How business process automation benefits SMBs

Automation helps companies optimize resource usage while improving customer and employee experiences. According to a WorkMarket report, “70% of business leaders believe that 10% to nearly 40% of their time is devoted to tasks that are mundane and not core to their job description, equating to approximately 45 minutes to three-plus hours of an eight-hour workday.” Through automation, employees estimate “they could save roughly 240 hours a year,” and leaders said they could save about 360 hours annually.

The benefits of business automation include the following:

  • Reduced errors: Using AI and automation to automatically fill out forms (think accounts payable, payroll, inventory, customer service, and more) and automatically route them to the right department decreases mistakes.
  • Increased productivity: Automation tools reduce task switching, back-and-forth emails, and manual data entry.
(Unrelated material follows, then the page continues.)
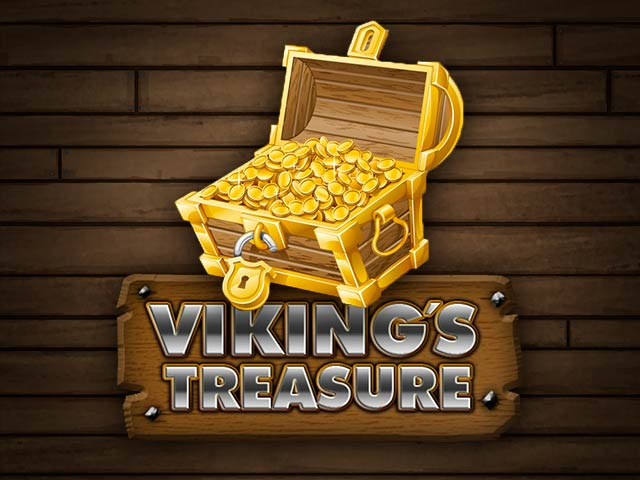 Video slotu spēle Viking's Treasure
Each employee receives timely role-based alerts and reports automatically.
  • Additional cost savings: Since your staff spends less time updating several software programs, fixing errors, and other ordinary tasks, they can focus on their core duties. Additional cost savings occur from mistakes that have been prevented and improved operations.
  • Enhanced customer experiences: Automation results in operational improvements, fewer product or delivery blunders, and faster response times. It allows your customer success teams to dedicate more resources to clients. The outcome is increased customer satisfaction.
  • Improved employee satisfaction: Staff are more engaged when focusing on purposeful work, not tedious data entry. Higher engagement levels also increase retention rates.
  • Expanded sales: Software platforms that automate follow-up activity (cart abandonment or lead form responses) capture potential customers before they fall through the cracks.

Business automation software examples

Many platforms offer automation features to assist your payroll, marketing, and customer success departments. Indeed, Visa’s Global Back to Business Study reported that “91% of SMBs said they are at least somewhat likely to consider available automation and AI services like ChatGPT over the next 12 months to help elevate their business against competitors.”

Consider business automation tools, such as:

  • Make: Use a drag-and-drop visual interface and predesigned workflow templates to automate marketing, information technology, sales, and HR processes. Make offers free and paid plans.
  • Brevo: With email, text messaging, chat, and WhatsApp marketing automation, you can target leads at critical moments. Brevo has several free and paid options.
  • Calendly: Improve your appointment and booking process with Calendly. It integrates with CRMs, sends reminders and follow-ups, and routes forms to the right employee.
  • Expensify: Use Expensify to automate your expense approval workflows, automatically detect duplicate receipts, and sync transactions to your accounting program.